◆ **Document**:

2 Linked List, Stack, and Queue
Coding
Java
Data Structure
Linked List
Stack
Queue
This lecture introduces the basic concepts of linked list, stack, and queue in Java.
Singly Linked List
Definition 1 A singly linked list is a concrete data structure consisting of a sequence of nodes, starting from a head pointer.
- Each node stores:
- element
- link to the next node
public class SinglyLinkedList<E> implements Interable<E> {
/* Nested class */
private static class Node<E> {
private E element;
private Node<E> next;
public Node(E e, Node<E> n) {
element = e;
next = n;
}
public E getElement() {
return element;
}
public Node<E> getNext() {
return next;
}
public void setNext(Node<E> n) {
next = n;
}
} /* End of nested class */
private Node<E> head = null;
private Node<E> tail = null;
private int size = 0;
public SinglyLinkedList() { }
}- Inserting at the head:
- Build new node
- Have new node point to the old head
- Update head to point to new node
- Inserting at the tail:
- Build new node
- Have old last node point to new node
- Update tail to point to new node
- Removing at the head:
- Update head to point to the next node in the list
- Allow garbage collector to reclaim the former first node
- Removing at the tail: Time complexity = \(\mathcal{O}(n)\)
- Update tail to point to the second last node in the list (require list traversal)
- Update the previous node’s next variable to null
- Allow garbage collector to reclaim the former last node
- Removing at any non-head node: Time complexity = \(\mathcal{O}(n)\)
Doubly Linked List
- A doubly linked list can be traversed forward and backward.

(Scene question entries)
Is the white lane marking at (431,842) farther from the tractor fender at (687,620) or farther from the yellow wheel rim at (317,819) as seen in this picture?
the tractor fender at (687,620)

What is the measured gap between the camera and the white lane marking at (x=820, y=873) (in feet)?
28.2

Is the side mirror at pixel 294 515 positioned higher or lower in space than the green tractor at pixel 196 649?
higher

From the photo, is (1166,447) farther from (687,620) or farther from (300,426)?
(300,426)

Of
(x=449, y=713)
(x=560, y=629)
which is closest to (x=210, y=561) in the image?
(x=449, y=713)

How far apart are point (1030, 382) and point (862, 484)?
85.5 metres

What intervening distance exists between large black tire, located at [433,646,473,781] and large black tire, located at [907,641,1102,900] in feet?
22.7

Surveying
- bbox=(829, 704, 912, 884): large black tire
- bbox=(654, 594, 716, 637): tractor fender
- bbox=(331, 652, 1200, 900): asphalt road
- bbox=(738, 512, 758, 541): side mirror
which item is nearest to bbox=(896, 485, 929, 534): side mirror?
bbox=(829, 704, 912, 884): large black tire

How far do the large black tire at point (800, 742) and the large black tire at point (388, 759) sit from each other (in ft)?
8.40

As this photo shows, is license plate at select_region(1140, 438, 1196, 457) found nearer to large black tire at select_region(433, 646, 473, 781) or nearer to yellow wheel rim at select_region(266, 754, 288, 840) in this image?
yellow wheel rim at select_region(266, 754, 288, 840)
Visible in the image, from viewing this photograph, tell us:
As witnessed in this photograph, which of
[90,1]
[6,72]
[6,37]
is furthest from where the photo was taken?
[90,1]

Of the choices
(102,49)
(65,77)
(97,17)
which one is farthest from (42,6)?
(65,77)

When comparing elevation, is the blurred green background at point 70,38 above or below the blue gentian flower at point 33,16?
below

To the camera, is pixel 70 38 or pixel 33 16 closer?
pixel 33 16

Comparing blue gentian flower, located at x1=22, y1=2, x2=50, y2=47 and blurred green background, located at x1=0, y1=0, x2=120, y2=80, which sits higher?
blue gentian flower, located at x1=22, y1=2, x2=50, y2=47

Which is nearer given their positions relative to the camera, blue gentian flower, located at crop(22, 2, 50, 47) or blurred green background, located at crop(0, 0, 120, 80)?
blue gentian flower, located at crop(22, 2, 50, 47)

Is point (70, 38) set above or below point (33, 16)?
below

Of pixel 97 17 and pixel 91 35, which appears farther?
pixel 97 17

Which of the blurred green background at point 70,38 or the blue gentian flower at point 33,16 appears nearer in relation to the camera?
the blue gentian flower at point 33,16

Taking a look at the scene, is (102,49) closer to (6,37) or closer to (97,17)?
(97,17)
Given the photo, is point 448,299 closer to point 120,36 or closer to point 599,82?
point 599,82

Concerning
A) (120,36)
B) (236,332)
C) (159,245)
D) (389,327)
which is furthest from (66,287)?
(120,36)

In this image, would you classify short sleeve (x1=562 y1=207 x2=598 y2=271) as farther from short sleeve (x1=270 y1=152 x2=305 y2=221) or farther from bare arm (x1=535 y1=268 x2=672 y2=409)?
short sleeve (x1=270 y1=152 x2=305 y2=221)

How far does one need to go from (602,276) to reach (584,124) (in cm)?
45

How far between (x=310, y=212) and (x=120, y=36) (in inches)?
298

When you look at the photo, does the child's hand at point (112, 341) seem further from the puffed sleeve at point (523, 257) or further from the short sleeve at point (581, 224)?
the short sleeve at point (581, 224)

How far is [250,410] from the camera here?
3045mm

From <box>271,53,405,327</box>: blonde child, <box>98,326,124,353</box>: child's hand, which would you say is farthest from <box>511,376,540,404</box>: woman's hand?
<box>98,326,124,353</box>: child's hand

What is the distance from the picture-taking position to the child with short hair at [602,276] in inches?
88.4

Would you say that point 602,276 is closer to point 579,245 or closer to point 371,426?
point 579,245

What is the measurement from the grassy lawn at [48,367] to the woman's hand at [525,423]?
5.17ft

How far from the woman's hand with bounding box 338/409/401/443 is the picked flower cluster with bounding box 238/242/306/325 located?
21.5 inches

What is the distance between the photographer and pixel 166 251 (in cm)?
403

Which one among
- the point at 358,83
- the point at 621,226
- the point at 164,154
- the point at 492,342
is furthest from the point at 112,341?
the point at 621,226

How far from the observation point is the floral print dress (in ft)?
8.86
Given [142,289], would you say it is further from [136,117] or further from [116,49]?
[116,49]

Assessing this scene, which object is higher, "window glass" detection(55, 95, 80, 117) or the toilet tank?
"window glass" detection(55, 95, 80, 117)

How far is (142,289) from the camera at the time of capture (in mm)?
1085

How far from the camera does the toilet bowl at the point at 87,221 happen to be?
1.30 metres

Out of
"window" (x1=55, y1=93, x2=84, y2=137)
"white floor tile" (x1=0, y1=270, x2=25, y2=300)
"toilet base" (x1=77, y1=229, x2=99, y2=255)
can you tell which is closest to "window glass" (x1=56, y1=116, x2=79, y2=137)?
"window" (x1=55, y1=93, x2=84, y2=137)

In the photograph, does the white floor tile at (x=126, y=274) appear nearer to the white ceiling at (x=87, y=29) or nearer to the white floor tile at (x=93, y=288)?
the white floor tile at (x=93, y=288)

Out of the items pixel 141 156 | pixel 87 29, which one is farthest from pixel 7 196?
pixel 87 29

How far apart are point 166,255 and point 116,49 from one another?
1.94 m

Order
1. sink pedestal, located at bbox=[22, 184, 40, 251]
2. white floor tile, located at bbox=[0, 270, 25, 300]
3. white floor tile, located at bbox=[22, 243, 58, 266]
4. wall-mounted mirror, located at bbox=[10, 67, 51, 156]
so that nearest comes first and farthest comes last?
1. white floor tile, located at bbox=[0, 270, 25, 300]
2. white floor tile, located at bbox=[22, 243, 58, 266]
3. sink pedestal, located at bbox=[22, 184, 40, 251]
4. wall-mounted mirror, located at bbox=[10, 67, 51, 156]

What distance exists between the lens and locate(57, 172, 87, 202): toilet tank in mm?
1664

◆ **Task requirements**:
1. Print the entire lecture on linked lists, stacks, and queues word for word.
2. Return each line of the entries that contains the string "below".
The lecture text and the entries have no connection to each other.

◆ **Answers by task**:
1.
2 Linked List, Stack, and Queue
Coding
Java
Data Structure
Linked List
Stack
Queue
This lecture introduces the basic concepts of linked list, stack, and queue in Java.
Singly Linked List
Definition 1 A singly linked list is a concrete data structure consisting of a sequence of nodes, starting from a head pointer.
- Each node stores:
- element
- link to the next node
public class SinglyLinkedList<E> implements Interable<E> {
/* Nested class */
private static class Node<E> {
private E element;
private Node<E> next;
public Node(E e, Node<E> n) {
element = e;
next = n;
}
public E getElement() {
return element;
}
public Node<E> getNext() {
return next;
}
public void setNext(Node<E> n) {
next = n;
}
} /* End of nested class */
private Node<E> head = null;
private Node<E> tail = null;
private int size = 0;
public SinglyLinkedList() { }
}- Inserting at the head:
- Build new node
- Have new node point to the old head
- Update head to point to new node
- Inserting at the tail:
- Build new node
- Have old last node point to new node
- Update tail to point to new node
- Removing at the head:
- Update head to point to the next node in the list
- Allow garbage collector to reclaim the former first node
- Removing at the tail: Time complexity = \(\mathcal{O}(n)\)
- Update tail to point to the second last node in the list (require list traversal)
- Update the previous node’s next variable to null
- Allow garbage collector to reclaim the former last node
- Removing at any non-head node: Time complexity = \(\mathcal{O}(n)\)
Doubly Linked List
- A doubly linked list can be traversed forward and backward.

2.
When comparing elevation, is the blurred green background at point 70,38 above or below the blue gentian flower at point 33,16?
below
Is point (70, 38) set above or below point (33, 16)?
below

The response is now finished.